Qu’on ne se méprenne pas. Il ne s’ag­it pas de pudi­bon­derie ou de rigueur morale dans cet arti­cle, mais de mise en lumière de ce que peut pro­duire un pou­voir cor­rompu comme “fonds de poubelle”, par des per­son­nes qui par­ticipent elles-mêmes de ces proces­sus de décom­po­si­tion. Cette lumière crue con­traste avec l’ap­parence et les déc­la­ra­tions de façade, elles pudi­bon­des, morales et bigotes.
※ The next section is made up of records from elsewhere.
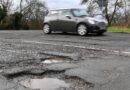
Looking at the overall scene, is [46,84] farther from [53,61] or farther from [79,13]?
[79,13]

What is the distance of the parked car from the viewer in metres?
17.5

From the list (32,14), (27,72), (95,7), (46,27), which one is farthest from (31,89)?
(32,14)

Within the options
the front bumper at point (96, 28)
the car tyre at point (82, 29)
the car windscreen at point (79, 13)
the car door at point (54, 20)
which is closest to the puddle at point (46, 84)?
the front bumper at point (96, 28)

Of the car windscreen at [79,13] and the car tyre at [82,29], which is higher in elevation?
the car windscreen at [79,13]

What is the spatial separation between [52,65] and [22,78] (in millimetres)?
1347

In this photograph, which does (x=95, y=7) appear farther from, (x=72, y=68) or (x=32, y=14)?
(x=72, y=68)

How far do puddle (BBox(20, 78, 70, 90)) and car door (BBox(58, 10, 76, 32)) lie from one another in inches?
452

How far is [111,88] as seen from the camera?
5992mm

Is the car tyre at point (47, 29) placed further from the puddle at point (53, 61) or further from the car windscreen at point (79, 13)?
the puddle at point (53, 61)

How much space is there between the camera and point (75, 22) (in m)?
18.1

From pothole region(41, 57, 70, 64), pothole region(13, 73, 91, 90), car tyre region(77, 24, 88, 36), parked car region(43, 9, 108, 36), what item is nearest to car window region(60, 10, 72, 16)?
parked car region(43, 9, 108, 36)

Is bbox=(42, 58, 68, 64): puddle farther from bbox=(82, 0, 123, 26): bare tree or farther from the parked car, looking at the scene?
bbox=(82, 0, 123, 26): bare tree

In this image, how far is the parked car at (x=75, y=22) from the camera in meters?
17.5

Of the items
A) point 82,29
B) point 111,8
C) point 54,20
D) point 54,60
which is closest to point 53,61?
point 54,60
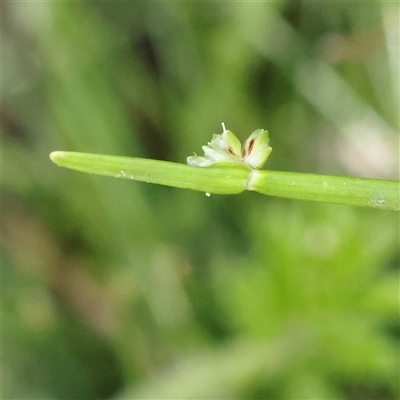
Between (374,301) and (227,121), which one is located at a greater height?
(227,121)

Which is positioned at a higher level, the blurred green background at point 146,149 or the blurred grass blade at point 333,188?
the blurred green background at point 146,149

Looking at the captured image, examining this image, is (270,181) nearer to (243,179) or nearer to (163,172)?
(243,179)

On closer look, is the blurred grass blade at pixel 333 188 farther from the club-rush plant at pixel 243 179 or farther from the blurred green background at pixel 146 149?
the blurred green background at pixel 146 149

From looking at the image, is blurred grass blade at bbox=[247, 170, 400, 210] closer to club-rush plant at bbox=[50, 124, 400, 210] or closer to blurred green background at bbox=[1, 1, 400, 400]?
club-rush plant at bbox=[50, 124, 400, 210]

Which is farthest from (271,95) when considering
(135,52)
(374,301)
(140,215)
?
(374,301)

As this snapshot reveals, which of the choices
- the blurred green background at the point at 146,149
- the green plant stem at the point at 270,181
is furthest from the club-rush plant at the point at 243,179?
the blurred green background at the point at 146,149

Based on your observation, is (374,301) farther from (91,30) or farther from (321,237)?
(91,30)
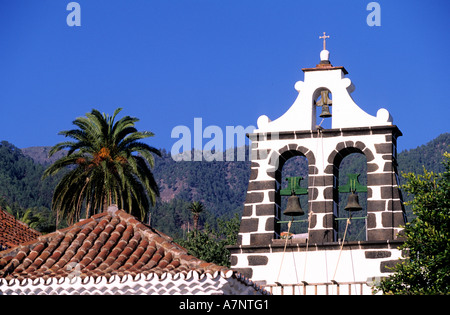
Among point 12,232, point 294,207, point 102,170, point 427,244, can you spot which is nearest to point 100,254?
point 294,207

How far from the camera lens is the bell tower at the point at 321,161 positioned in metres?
23.7

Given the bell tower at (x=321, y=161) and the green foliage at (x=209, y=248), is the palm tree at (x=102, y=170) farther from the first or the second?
the green foliage at (x=209, y=248)

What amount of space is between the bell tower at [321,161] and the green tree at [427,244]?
1.77 metres

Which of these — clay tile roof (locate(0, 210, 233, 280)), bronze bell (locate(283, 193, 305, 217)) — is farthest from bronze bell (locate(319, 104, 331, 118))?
clay tile roof (locate(0, 210, 233, 280))

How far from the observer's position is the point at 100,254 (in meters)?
19.7

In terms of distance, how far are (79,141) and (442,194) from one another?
2386 cm

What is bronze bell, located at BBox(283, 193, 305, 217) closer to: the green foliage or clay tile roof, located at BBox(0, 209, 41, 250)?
clay tile roof, located at BBox(0, 209, 41, 250)

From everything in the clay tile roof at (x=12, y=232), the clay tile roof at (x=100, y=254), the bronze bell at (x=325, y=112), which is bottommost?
the clay tile roof at (x=100, y=254)

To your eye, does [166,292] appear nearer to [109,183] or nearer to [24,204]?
[109,183]

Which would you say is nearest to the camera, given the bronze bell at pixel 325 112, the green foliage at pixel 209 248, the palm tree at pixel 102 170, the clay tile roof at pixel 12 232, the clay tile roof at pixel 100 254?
the clay tile roof at pixel 100 254

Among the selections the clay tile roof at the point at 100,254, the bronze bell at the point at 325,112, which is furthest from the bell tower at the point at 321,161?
the clay tile roof at the point at 100,254

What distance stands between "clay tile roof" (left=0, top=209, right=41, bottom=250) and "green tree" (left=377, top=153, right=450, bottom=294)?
14.0 metres

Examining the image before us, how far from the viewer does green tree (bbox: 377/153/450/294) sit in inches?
802
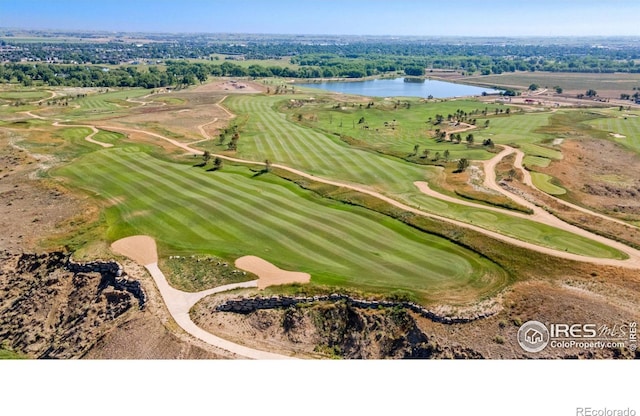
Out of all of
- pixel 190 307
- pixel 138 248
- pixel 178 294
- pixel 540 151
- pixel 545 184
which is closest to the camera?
pixel 190 307

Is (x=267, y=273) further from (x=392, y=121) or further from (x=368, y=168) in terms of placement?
(x=392, y=121)

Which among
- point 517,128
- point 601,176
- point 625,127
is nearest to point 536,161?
point 601,176

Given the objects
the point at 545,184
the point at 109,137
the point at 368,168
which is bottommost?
the point at 545,184

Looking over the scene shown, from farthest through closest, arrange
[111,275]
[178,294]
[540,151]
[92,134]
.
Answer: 1. [92,134]
2. [540,151]
3. [111,275]
4. [178,294]

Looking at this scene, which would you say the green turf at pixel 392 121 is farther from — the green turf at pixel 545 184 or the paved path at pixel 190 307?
the paved path at pixel 190 307

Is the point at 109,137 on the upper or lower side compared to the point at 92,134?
lower

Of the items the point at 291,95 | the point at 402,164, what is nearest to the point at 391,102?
the point at 291,95
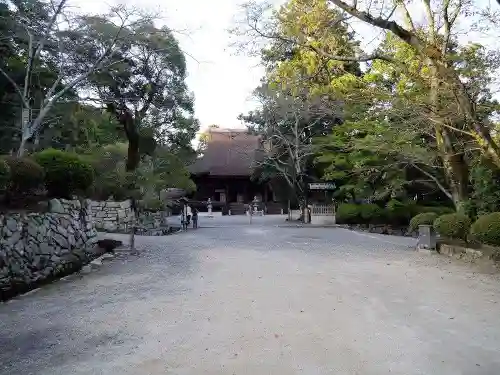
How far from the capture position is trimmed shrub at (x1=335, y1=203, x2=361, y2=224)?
22125 millimetres

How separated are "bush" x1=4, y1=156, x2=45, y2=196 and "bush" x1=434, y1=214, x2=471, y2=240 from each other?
9753mm

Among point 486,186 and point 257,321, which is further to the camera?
point 486,186

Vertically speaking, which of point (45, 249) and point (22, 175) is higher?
point (22, 175)

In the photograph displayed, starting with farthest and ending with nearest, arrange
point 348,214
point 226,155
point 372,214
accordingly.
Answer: point 226,155, point 348,214, point 372,214

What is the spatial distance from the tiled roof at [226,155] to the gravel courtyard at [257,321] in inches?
938

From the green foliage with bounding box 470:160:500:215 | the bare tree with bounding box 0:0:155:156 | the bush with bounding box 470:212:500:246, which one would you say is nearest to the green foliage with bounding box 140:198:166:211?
the bare tree with bounding box 0:0:155:156

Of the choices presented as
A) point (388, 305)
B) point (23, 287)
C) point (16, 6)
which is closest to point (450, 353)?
point (388, 305)

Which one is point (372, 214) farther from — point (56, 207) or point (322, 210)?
point (56, 207)

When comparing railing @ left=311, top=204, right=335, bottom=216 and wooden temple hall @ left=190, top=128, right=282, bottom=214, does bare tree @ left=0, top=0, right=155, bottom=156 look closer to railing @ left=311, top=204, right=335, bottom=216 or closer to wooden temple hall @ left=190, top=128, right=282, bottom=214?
railing @ left=311, top=204, right=335, bottom=216

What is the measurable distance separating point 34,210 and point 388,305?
6132 millimetres

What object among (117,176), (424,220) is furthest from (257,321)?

Ils volent l’E­tat” dit Muhammed Yakut. Il attaque nom­mé­ment de nom­breux hommes d’E­tat, sur leur pat­ri­moine “siphon­né”, révèle par­fois des doc­u­ments… Mais aus­si sur leur vie privée, en appuyant sur le fait que le style de vie qu’ils exposent, et qui se veut moral, religieux, digne, ne cor­re­spond en rien à la réal­ité. Comme il ne fait pas dans la den­telle, il dévoile celles et ceux qui usent et abusent de l’al­cool, encore mieux de drogues dures, leurs aven­tures extra-con­ju­gales, mais aus­si leur rela­tions homo­sex­uelles. Évidem­ment, pour nous au Kedis­tan, et vous serez cer­taine­ment d’ac­cord, la vie privée et gen­rée de chaque per­son­ne lui appar­tient. Mais les révéla­tions de Muhammed Yakut pren­nent une autre enver­gure, et créent d’énormes réac­tions sur les réseaux soci­aux et dans les médias, lorsque les per­son­nes en ques­tion, mènent des poli­tiques totale­ment con­ser­va­tri­ces, dont elles pré­ten­dent être les “mod­èles irréprochables”, et encore, en pleine cam­pagne élec­torale, bâtis­sent toute leur pro­pa­gande sur le ren­force­ment de la famille, et des pro­pos homo­phobes, anti LGBTIQ+, éructent des inep­ties telles que “les électeurs de l’op­po­si­tion sont tous des athées qui pico­lent”. Le 18 avril dernier, Erdoğan annonçait une nième fois “Nous lut­terons effi­cace­ment con­tre les ten­dances déviantes telles que les LGBT qui men­a­cent notre struc­ture famil­iale.” Pour­tant, le même Recep Tayyip Erdoğan, déclarait avant les élec­tions de 2002, sans doute selon les besoins élec­toraux du moment : “les homo­sex­uels devraient être pro­tégés par la loi”.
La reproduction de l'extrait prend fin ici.